Here are the instructions to duplicate what I did.

Baked shan yao

  1. Pre-heat oven to 400°.
  2. Wash and peel the tuber.
  3. Slice it in half lengthwise, and then slice each resulting half lengthwise as well.
  4. Cross cut the tuber into pieces about 3/8" thick. You'll end up with a bunch of wedge-shaped chunks
  5. Lightly oil a foil-lined baking pan. Distribute the chunks on it. Sprinkle with salt and pepper to taste. Sprinkle the left side of the pan with garlic powder, and the right side with chile powder. (I like the varying tastes.)
  6. Place in oven for 40 minutes.

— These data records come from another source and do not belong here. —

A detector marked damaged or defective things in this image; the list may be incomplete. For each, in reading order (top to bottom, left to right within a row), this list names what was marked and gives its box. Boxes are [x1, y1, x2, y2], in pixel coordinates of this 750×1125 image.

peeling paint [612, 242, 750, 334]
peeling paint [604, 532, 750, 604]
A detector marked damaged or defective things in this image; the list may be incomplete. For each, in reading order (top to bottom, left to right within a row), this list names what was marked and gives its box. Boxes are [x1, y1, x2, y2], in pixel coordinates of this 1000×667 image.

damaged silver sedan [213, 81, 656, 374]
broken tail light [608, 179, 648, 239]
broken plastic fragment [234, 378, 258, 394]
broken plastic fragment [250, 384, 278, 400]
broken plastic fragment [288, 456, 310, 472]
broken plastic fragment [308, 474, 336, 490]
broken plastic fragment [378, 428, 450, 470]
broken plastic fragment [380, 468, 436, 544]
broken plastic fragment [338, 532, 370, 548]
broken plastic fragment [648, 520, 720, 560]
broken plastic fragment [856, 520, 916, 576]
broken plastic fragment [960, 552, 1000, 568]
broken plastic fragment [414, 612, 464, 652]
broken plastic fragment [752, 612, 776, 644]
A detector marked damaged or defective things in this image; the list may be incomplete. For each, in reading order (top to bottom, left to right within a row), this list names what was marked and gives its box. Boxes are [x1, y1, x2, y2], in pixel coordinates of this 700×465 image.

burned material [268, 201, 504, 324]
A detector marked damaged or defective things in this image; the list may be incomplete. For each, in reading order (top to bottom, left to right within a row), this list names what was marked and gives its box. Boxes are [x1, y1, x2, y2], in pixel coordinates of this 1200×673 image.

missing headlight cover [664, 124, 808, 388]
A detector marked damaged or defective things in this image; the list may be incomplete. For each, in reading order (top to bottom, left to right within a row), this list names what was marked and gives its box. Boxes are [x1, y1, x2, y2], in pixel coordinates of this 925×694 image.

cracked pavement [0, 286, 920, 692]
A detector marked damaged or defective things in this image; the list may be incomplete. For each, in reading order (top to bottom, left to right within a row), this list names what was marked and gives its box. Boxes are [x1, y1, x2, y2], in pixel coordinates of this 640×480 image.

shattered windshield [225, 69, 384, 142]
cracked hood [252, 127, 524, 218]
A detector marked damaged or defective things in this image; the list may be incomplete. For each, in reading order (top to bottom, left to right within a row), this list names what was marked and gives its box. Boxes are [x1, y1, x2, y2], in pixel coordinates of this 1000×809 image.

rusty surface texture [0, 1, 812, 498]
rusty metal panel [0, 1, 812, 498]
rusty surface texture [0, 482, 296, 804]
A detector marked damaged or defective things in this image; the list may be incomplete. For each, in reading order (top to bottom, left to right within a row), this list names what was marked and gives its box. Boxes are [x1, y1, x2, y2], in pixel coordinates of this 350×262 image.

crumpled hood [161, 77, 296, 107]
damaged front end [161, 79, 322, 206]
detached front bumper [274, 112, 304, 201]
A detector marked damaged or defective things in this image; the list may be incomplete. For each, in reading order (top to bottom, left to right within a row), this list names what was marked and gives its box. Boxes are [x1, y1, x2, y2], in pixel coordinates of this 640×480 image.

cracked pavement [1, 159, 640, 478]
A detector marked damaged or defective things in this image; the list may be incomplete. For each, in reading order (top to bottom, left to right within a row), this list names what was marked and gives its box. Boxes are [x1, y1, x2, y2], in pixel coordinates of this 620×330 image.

Remove and serve.

To my great pleasure, the resulting wedges tasted good. They weren't slimy at all. The insides weren't quite as dry and flaky, say, as Russet potatoes would have been, which makes sense since the tuber seems slightly moister than a standard potato, but again the texture was perfectly pleasant.

The Wikipedia article on shan yao states that it has 65 kilocalories per 100 grams of raw tuber, which makes it somewhat less calorically dense than Russets, thus it's fine for occasionally consumption in moderation.

Kombu

by Don  

Today I cooked my first recipe with kombu. Kombu is the Japanese name of a sea vegetable mentioned in the recipe I wanted to make. I wasn't confident that I could find it. Oh, sure, there are Asian stores here in Phoenix, but have you ever been in an Asian store??? All sorts of things are labeled in Thai, Japanese, Korean and Chinese, and I'm a total gringo who has never studied an Asian language. So before I shopped I went to Wikipedia and looked up kombu. Down the road there is a store that seems to be run by Korean people, so I wanted, among other things, to figure out that Korean characters for whatever the Korean equivalent to kombu was.

Go figure, right off the bat the Wikipedia article mentions that the Korean equivalent of kombu is dashima. I copied down the Korean characters and went to the store. In the seaweed section I found packages that seemed to have something sort of like the Korean characters, but I wasn't entirely confident. Up the row walked an Asian couple. The man approached first, so I asked him about kombu/dashima. He looked confused and said to ask his wife. Fortunately she had a much thicker accent and knew exactly what I was talking about. “Oh, yes, this is dashima. Are you making soup?” I said 'yes,' although chile is not exactly soup, but I had read that kombu's main purpose in Japanese cooking was for soup base. Then she pointed out the ugliest package of dashima I could imagine. “This looks like good dashima.” Yuck! But of course I'm not stupid enough to think that things that look like good pre-packaged assinine Yankee products necessarily taste the best, so I bought what she pointed out. (Picture attached.) It's so nice when complete strangers are so nice to you, even though there spouses are monolingual gringo-equivalents.